Exercise goal
Print the line containing "столовая (по вечерам бар)" and each line after it through the end of the material below, exactly as it appears, but skip the pictures.

Source material

=== Begin Enclosure ===

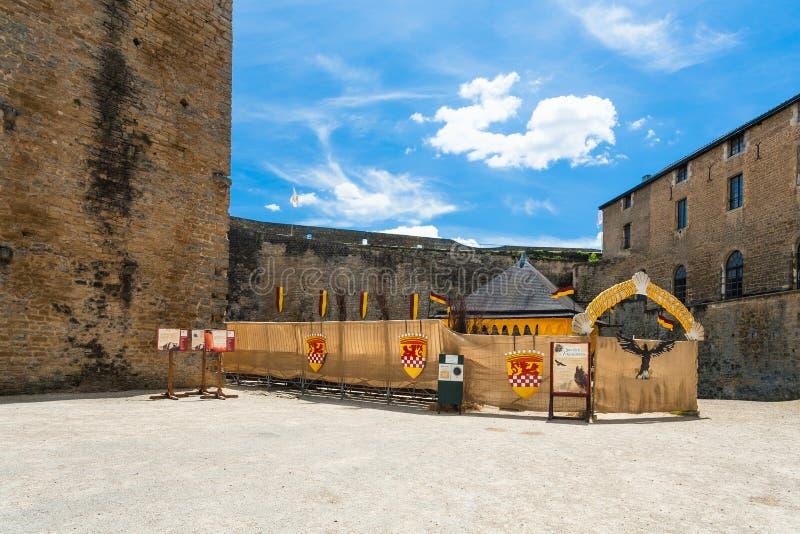 Adeln Sie ` s Stadion in Chateau de Sedan im Sommer lizenzfreie stockbilder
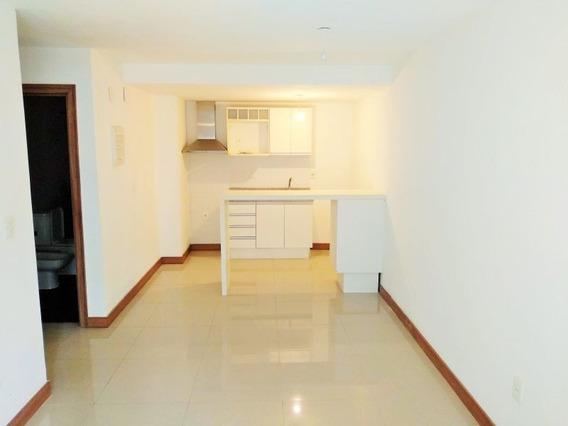 Alquiler Apartamento Un Dormitorio En Pocitos. Nuevo!!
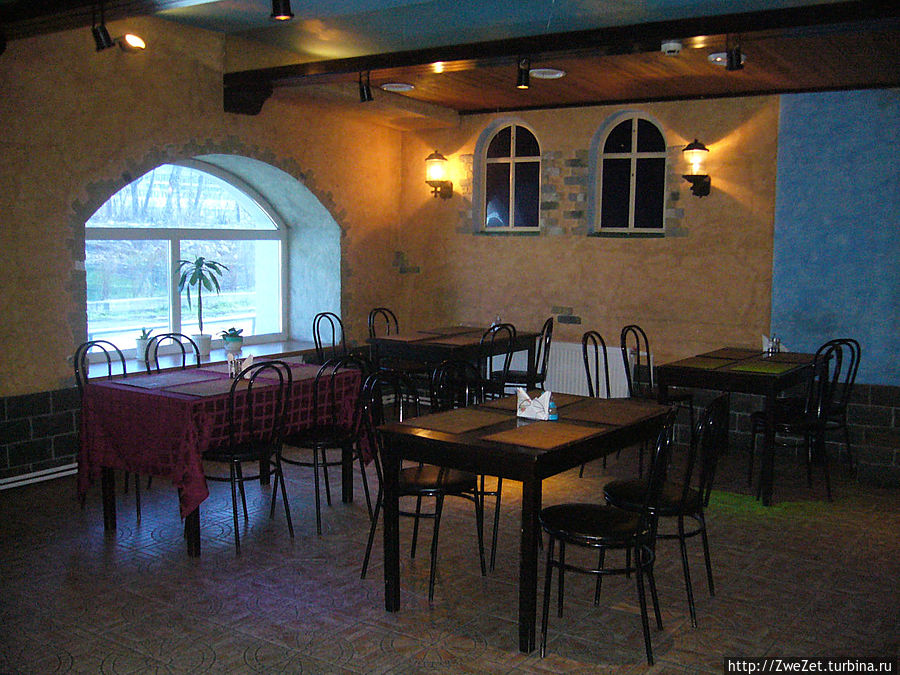 столовая (по вечерам бар)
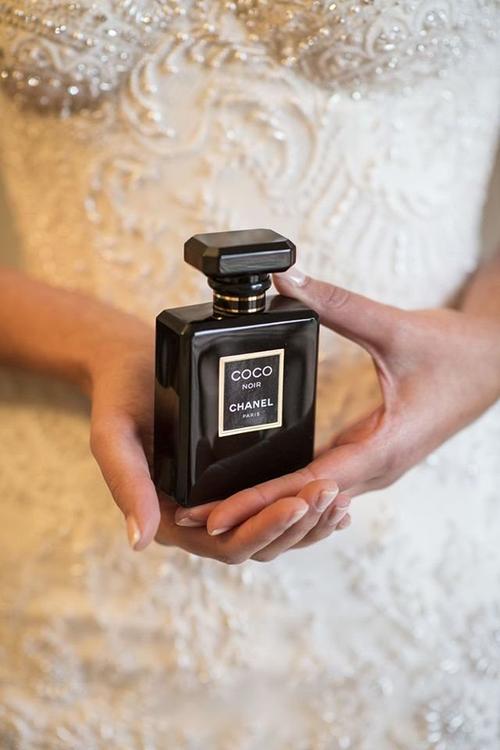 برخی نو عروسان مایلند عطر خاصی را برای مراسم خود استفاده کنند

=== End Enclosure ===

Written solution
 столовая (по вечерам бар)
 برخی نو عروسان مایلند عطر خاصی را برای مراسم خود استفاده کنند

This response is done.